写在前面

经过周末的休息,脑子得到了足够的休息,所以今天调程序的时候就特别顺利,完成了标准BP神经网络的程序搭建,并且开始了参数的调整,那么今天这篇博客主要分析程序实现以及模型调优的尝试过程。

神经网络

最终我确定下来的神经网络长这样:

相较于之前的模型,我将神经网络的输入层增加到了2个神经元,一个是图像的熵率,一个是图像的颜色距离,两者的计算方法如下图所示:

def calcuEntImagedist(x):
    x_out = np.zeros(((1, 2)), dtype=float)
    gray_temp = np.zeros((1, 256), dtype=float)

    for i in range(0, 784):
        temp = int(x[i])
        gray_temp[0][temp] = gray_temp[0][temp] + 1

    sum_tmp = float(0)

    for i in range(0, 256):
        gray_temp[0][i] = gray_temp[0][i] / 784

    result = float(0)
    for i in range(0, 256):
        if(gray_temp[0][i] > 0):
            result = result - gray_temp[0][i] * np.log2(gray_temp[0][i])

    # print(result)

    for i in range(0, 784):
        sum_tmp = sum_tmp + x[i]

    sum_tmp = sum_tmp / 784

    temp_s = float(0)
    for i in range(0 ,784):
        temp_s = temp_s + pow((x[i] - sum_tmp), 3)
    temp_s = pow((temp_s/784),(1/3))
    # print(temp_s)

    x_out[0][0] = result
    x_out[0][1] = temp_s
    # print("x_out:", x_out)
    return x_out

熵率的计算方法是先遍历整张图,求出每个像素点的数值,然后计算256个像素点出现的概率,最后计算熵率。
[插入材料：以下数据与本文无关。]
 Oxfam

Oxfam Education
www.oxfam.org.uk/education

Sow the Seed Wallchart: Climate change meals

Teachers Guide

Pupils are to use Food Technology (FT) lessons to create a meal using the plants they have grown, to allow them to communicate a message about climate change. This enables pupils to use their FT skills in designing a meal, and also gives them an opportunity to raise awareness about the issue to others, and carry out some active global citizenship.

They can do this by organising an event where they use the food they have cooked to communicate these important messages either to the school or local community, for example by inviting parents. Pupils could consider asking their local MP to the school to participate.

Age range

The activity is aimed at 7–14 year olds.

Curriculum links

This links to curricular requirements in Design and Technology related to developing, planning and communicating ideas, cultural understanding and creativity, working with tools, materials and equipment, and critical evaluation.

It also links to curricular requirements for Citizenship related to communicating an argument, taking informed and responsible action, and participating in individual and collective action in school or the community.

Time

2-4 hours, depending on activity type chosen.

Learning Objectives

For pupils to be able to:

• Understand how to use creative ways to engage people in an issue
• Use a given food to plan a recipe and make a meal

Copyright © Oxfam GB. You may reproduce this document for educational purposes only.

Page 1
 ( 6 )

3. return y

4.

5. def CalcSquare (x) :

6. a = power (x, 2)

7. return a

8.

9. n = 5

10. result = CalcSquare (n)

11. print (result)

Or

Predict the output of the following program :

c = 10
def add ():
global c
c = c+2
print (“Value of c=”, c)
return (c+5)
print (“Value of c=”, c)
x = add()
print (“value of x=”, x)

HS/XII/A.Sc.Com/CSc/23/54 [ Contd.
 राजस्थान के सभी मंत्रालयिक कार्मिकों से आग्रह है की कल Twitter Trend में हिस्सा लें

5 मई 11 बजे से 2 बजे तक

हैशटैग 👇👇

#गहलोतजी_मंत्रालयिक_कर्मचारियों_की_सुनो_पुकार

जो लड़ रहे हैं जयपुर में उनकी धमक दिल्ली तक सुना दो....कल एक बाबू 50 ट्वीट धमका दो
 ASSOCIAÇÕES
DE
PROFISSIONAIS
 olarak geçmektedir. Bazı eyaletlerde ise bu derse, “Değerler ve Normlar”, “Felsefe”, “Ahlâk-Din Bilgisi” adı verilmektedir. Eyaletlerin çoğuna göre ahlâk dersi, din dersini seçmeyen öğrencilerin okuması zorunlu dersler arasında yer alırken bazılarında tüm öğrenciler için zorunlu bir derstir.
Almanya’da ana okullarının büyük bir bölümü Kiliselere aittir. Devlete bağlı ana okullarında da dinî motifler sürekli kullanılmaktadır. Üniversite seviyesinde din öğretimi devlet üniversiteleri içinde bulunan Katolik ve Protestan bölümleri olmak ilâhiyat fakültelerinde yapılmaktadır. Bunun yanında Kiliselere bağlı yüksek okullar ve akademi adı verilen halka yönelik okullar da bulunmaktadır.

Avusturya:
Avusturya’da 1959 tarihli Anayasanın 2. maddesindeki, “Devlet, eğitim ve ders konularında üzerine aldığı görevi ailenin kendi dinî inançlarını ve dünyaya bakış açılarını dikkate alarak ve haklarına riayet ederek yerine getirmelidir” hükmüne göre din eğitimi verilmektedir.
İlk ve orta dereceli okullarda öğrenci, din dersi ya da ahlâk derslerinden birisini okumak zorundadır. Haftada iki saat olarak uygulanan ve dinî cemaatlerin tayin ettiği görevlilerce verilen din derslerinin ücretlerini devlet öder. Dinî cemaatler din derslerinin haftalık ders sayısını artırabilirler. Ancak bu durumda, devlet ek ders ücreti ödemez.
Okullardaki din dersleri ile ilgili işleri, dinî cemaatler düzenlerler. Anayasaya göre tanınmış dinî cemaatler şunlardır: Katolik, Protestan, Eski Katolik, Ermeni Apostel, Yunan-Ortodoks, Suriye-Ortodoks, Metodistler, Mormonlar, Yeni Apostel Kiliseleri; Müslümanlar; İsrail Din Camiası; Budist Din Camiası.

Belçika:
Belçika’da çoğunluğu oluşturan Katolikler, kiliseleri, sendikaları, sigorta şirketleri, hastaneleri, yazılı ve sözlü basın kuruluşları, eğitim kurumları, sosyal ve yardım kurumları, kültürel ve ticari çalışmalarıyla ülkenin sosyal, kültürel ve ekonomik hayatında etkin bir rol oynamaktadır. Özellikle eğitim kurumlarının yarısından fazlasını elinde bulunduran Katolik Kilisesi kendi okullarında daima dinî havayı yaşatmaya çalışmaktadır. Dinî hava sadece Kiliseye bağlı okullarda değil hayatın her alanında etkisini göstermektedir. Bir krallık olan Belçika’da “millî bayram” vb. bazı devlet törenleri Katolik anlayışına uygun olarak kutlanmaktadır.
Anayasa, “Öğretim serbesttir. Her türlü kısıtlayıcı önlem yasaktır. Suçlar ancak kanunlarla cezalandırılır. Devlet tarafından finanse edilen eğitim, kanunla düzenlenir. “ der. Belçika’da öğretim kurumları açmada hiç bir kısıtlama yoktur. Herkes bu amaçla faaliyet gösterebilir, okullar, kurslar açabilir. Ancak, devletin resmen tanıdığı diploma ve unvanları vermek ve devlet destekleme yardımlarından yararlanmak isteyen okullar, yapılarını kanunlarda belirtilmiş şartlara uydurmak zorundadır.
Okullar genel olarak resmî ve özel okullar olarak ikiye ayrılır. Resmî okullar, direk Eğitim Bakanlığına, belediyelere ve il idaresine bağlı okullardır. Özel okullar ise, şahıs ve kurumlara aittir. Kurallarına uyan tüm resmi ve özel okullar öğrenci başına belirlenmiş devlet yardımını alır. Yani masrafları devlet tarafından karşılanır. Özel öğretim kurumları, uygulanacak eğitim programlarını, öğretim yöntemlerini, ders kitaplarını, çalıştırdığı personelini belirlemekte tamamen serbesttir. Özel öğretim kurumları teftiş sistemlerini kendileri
图像间像素的距离就是先求像素均值,再求各像素点与均值的距离。

公式推导

修改之后的神经网络公式如下图所示,首先是输入层到输出层的传递公式

下面是输出层到输入层的梯度表示

输入层到输出层的程序实现如下图所示,主要通过矩阵乘法实现:

 m = np.dot(input_x, w) - theta_1
 # print(m)
 for i in range(0, 4):
     m[0][i] = sigmoid(m[0][i])
 n = np.dot(m, v) - theta_2
 for i in range(0, 4):
     n[0][i] = sigmoid(n[0][i])
 y_out = np.dot(n, gamma) - theta_3
 y_out = sigmoid(y_out)

输出层到输入层的梯度求导公式的程序实现如下图所示,之前尝试换了一个激励函数ReLU,但是后来发现激励函数换了的话整个梯度求导公式都要换,太麻烦了,所以我还是用回了sigmoid(x):

# update dw,dv,dgama,dtheta_1,dtheta_2,dtheta_3
dtheta_3 = -1 * (y_out - y) * (y_out * (1 - y_out))
for i in range(0, 4):
    dtheta_2[0][i] = -1 * (y_out - y) * (y_out * (1 - y_out)) * gamma[i] * \
                     (n[0][i] * (1 - n[0][i]))
    dgamma[i] = (y_out - y) * (y_out * (1 - y_out)) * n[0][i]
for i in range(0, 4):
    for j in range(0, 4):
        dv[i][j] =  (y_out - y) * (y_out * (1 - y_out)) * (n[0][j] * (1 - n[0][j])) * \
                  gamma[j] * m[0][i]
        dtheta_1[0][i] =  -1 * (y_out - y) * (y_out * (1 - y_out)) * gamma[j] * \
                        (n[0][j] * (1 - n[0][j])) * v[i][j] * (m[0][i] * (1 - m[0][i])) + dtheta_1[0][i]
for i in range(0, 2):
    for j in range(0, 4):
        for k in range(0, 4):
            dw[i][j] = dw[i][j] + (y_out - y) * (y_out * (1 - y_out)) * gamma[k] * \
                      (n[0][i] * (1 - n[0][i])) * v[j][k] * (m[0][i] * (1 - m[0][i])) * input_x[0][i]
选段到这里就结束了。